Adversarial drift demands continuous retraining. Frequency of retraining: weekly to monthly for traditional models. Plus an explicit detection-and-respond pipeline for sudden new attack patterns.

Concept drift detection: monitor model score distributions, feature distributions, and per-segment performance over time. Alert on significant shifts.

Threshold tuning is a business decision, not an ML decision. A threshold that catches 95% of fraud at 0.5% false positive rate may be the right answer; or 80% at 0.1% false positive rate may be. The risk team owns the decision; the ML team enables it with calibrated probabilities.

Calibration matters more than usual. Downstream actions (auto-block at score > 0.95, manual review at 0.7-0.95, allow at < 0.7) require well-calibrated probabilities, not just a ranking. Apply Platt scaling or isotonic regression post-hoc.

Model explainability is a regulatory requirement in some jurisdictions. SHAP values per decision, model documentation for regulators.

Network / graph features matter increasingly. Fraudsters operate in connected rings (shared devices, shared addresses).
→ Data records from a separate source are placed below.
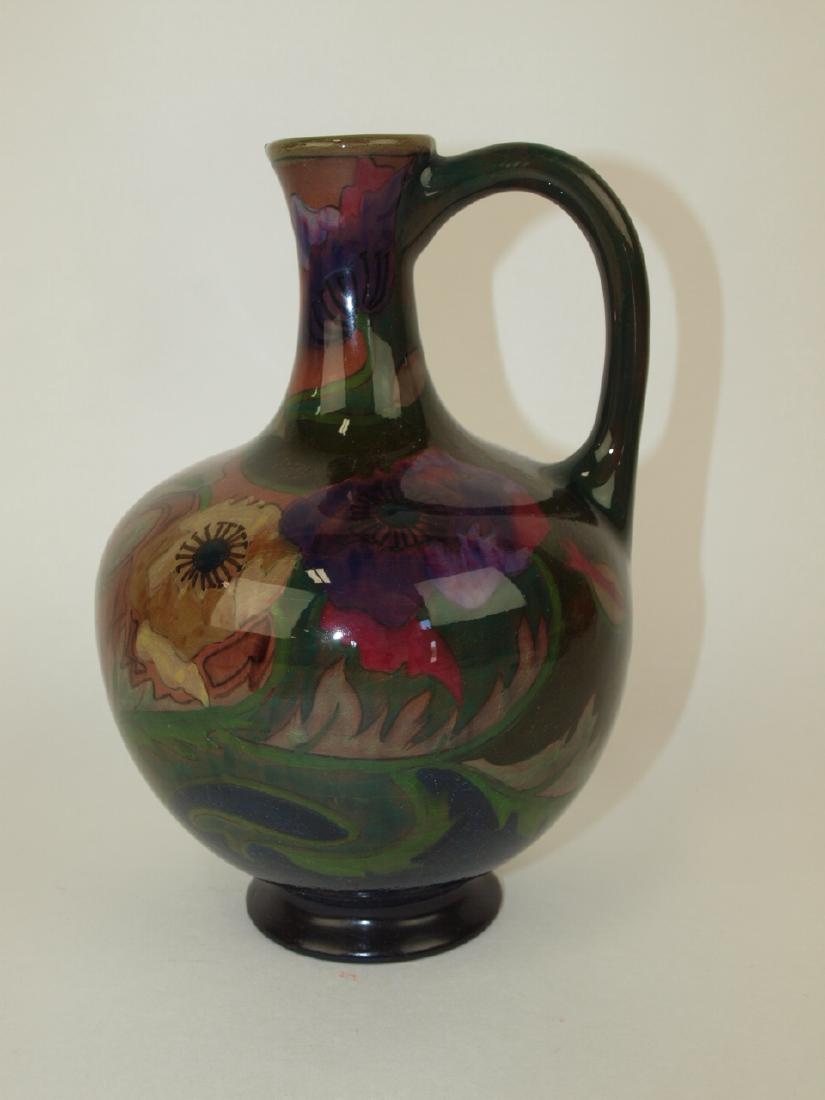 Gouda art pottery ewer, 8 1/2", (513) (1 of 2)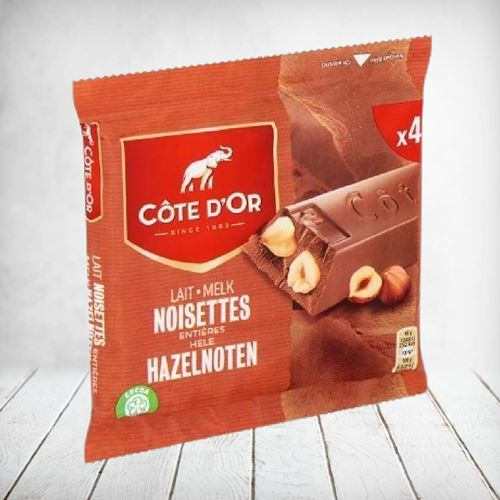 Cote dOr Milk Hazelnut 45g x4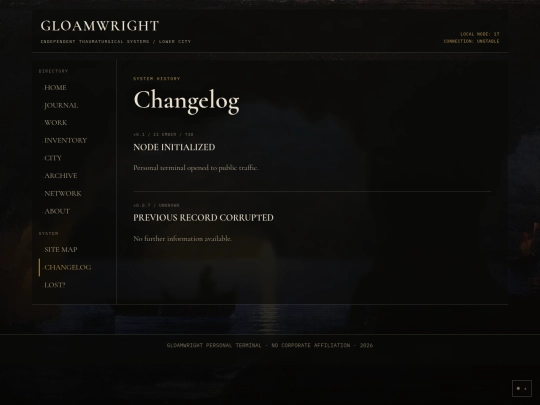 changelog screenshot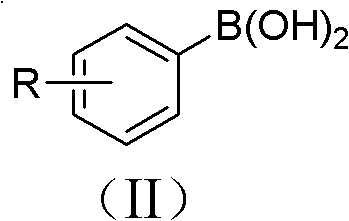 General structural formula of arylboronic acid compounds (II)
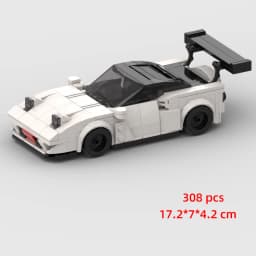 Technical Speed Car MOC City Vehicle Racing Car Rally Building Blocks Bricks Set Retro Ornament Diy Toys For Adults Gifts
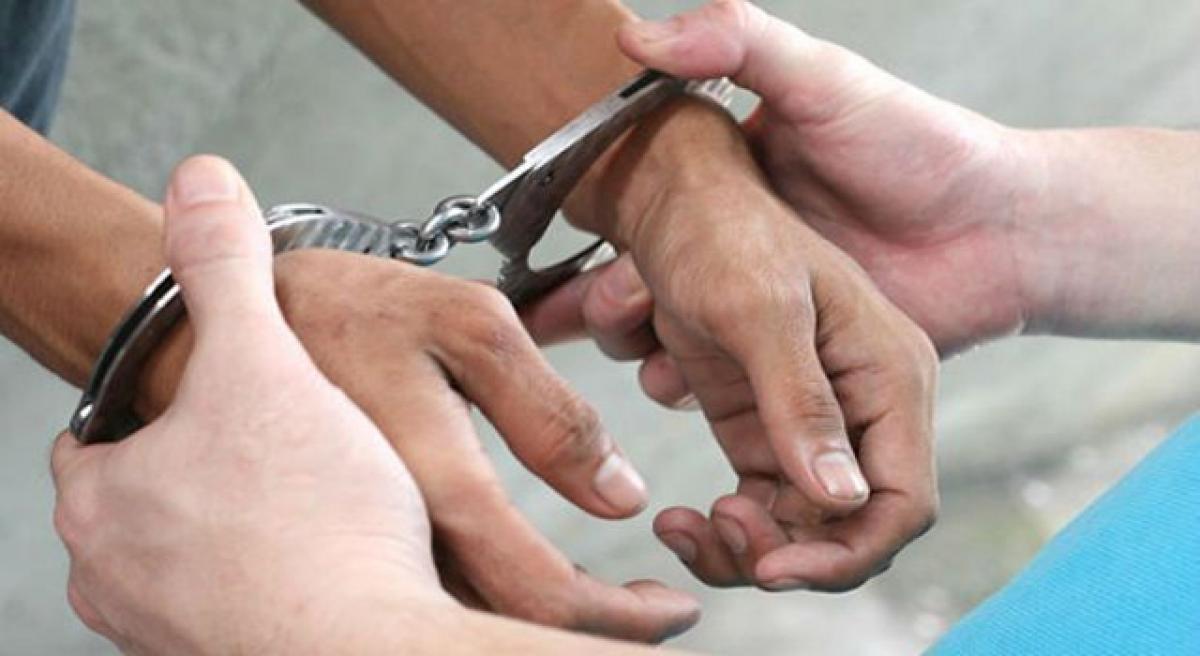 Principal arrested for collecting hand loan from parents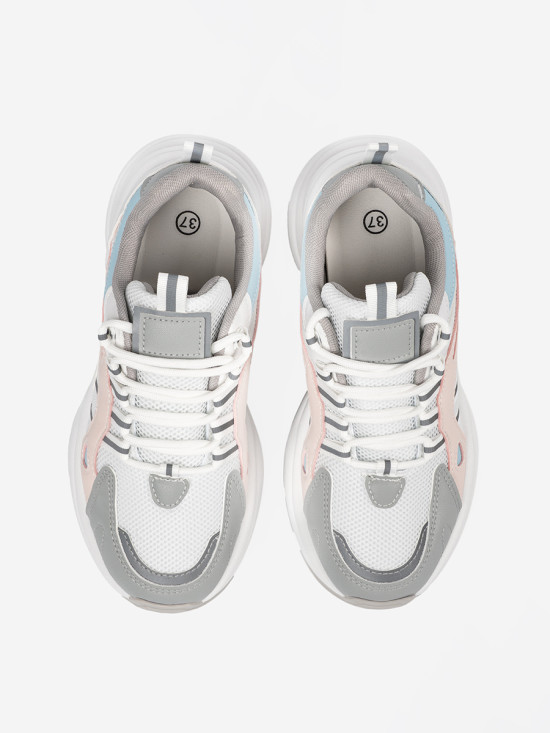 Pastelowe buty sportowe na platformie
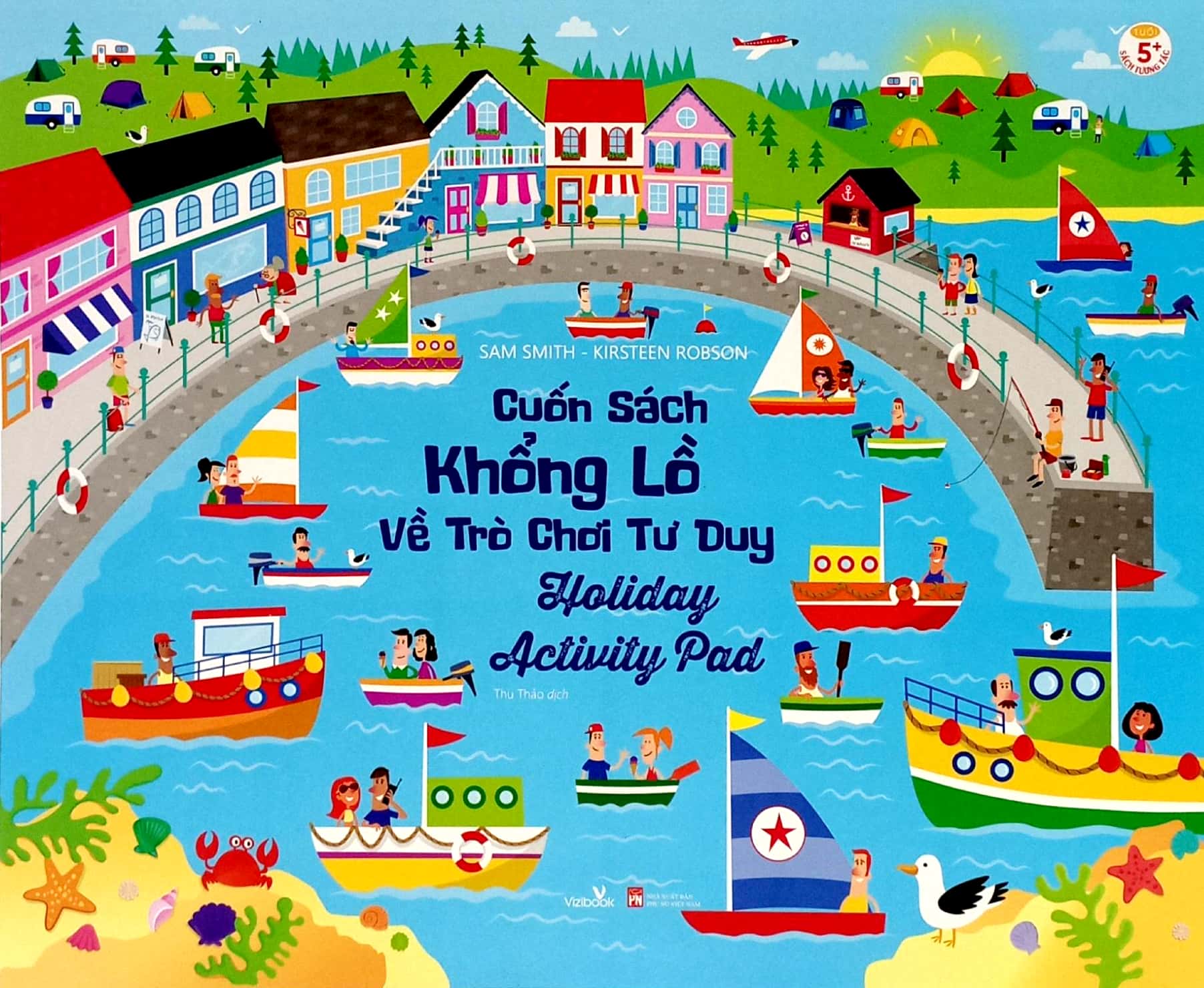 cuốn sách khổng lồ về trò chơi tư duy - holiday activity pad (tái bản 2023)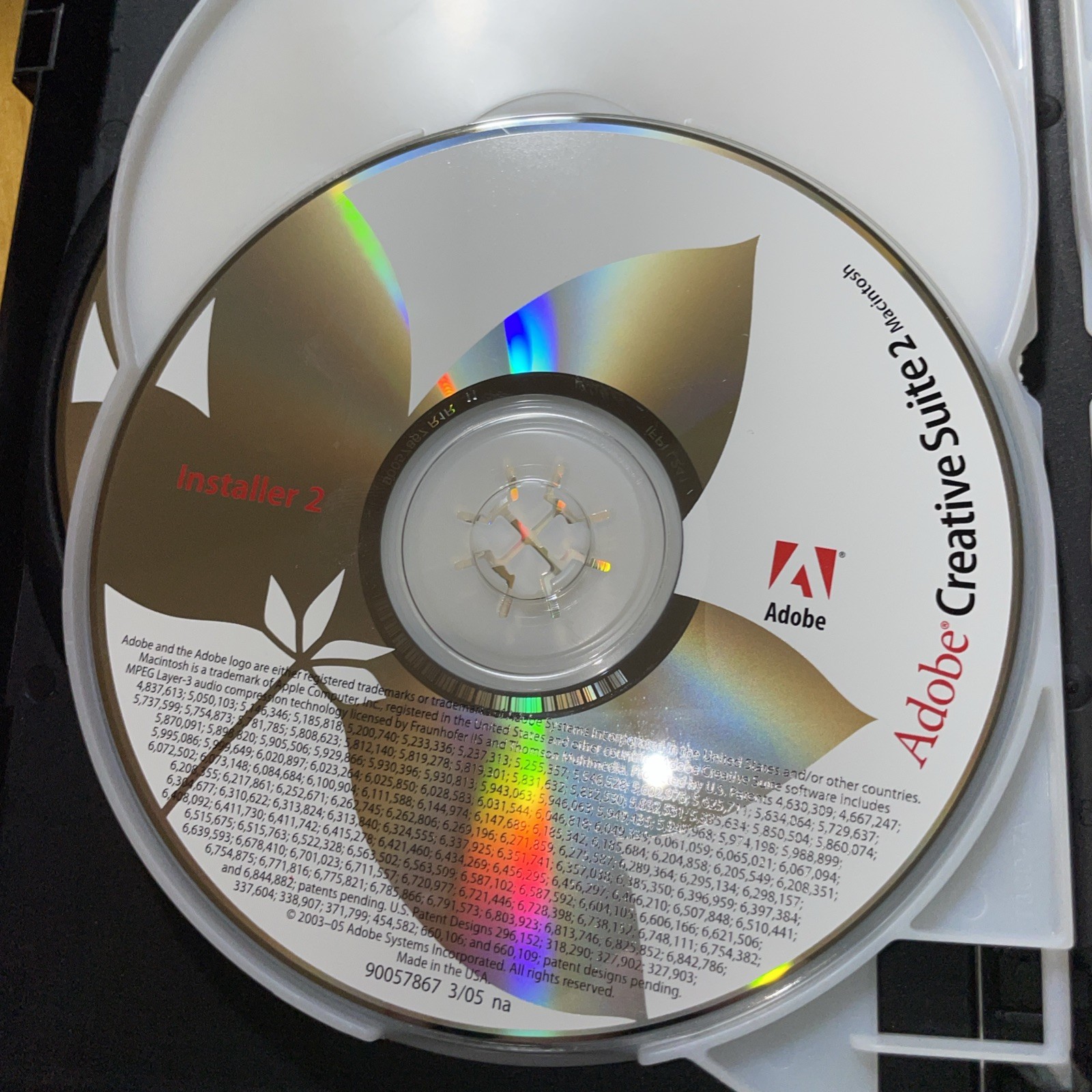 Adobe Creative Suite 2 Premium Education for Mac - Complete 6 Disc Set - (used)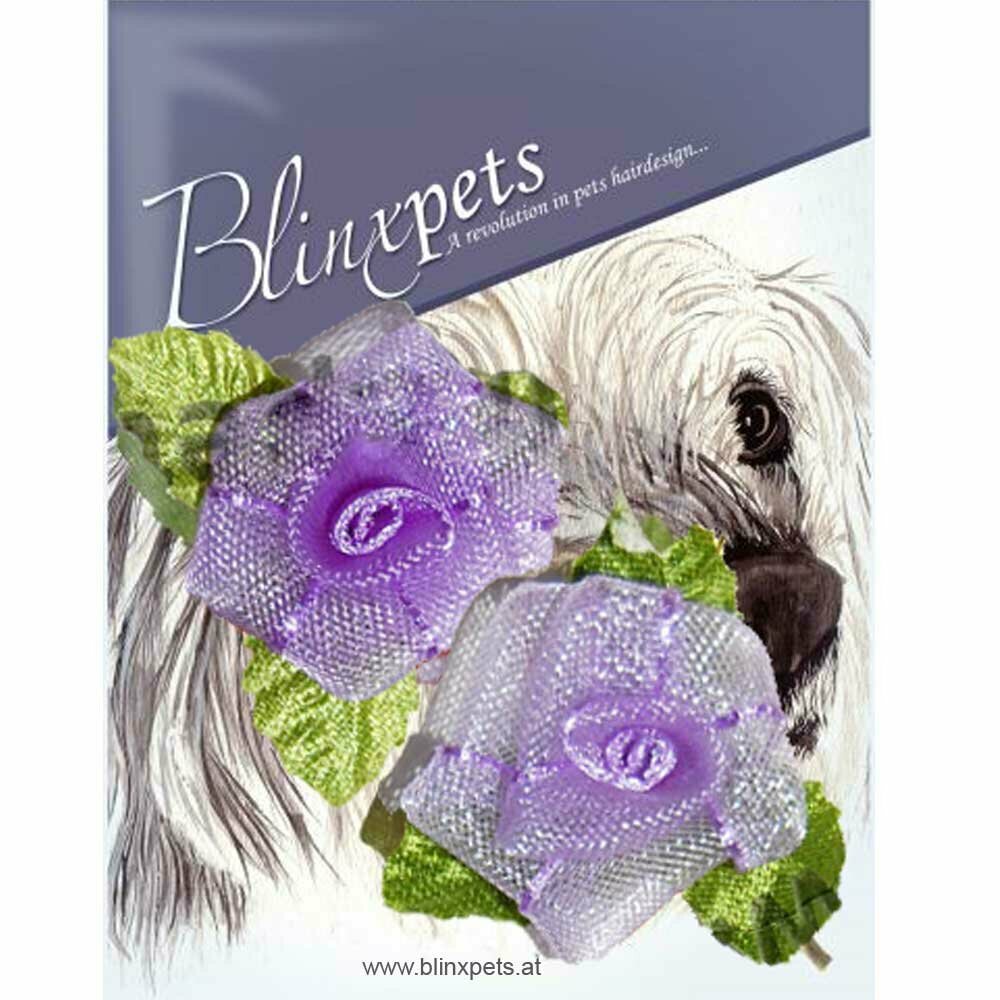 Purple Roses - dog jewellery for the hair because it does not always have to be a bow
Graph features (shortest path to known fraud accounts, community detection) catch ring fraud that single-account models miss.”

Tells that get you a strong-hire vote

You name the two-layer rules + ML architecture explicitly.
You bring up label bias as the dominant statistical problem.
You discuss threshold tuning as a business decision.
You insist on calibration.
You name graph / network features for ring fraud.
You have an incident-response and continuous-retraining plan.

Tells that get you down-leveled

ML alone with no rules engine.
Reporting F1 instead of precision-recall curve.
No mention of label bias.
No drift detection.
Treating fraud detection as a static problem.

Common follow-up

“How would you debias the labels?”

The L6 answer:

“No silver bullet, but two reasonable approaches. (1) Periodic random investigation: sample some declined and some allowed transactions; have analysts label them; use the labeled sample to estimate the true fraud rate and calibrate model scores. (2) Semi-supervised techniques: use unlabeled transactions in an auxiliary self-supervised task (e.g., masked-feature reconstruction); the model learns ‘normal’ transaction structure from unlabeled data, and labels supervise the discriminative head. The semi-supervised approach helps when labels are sparse and noisy; in fraud both apply.”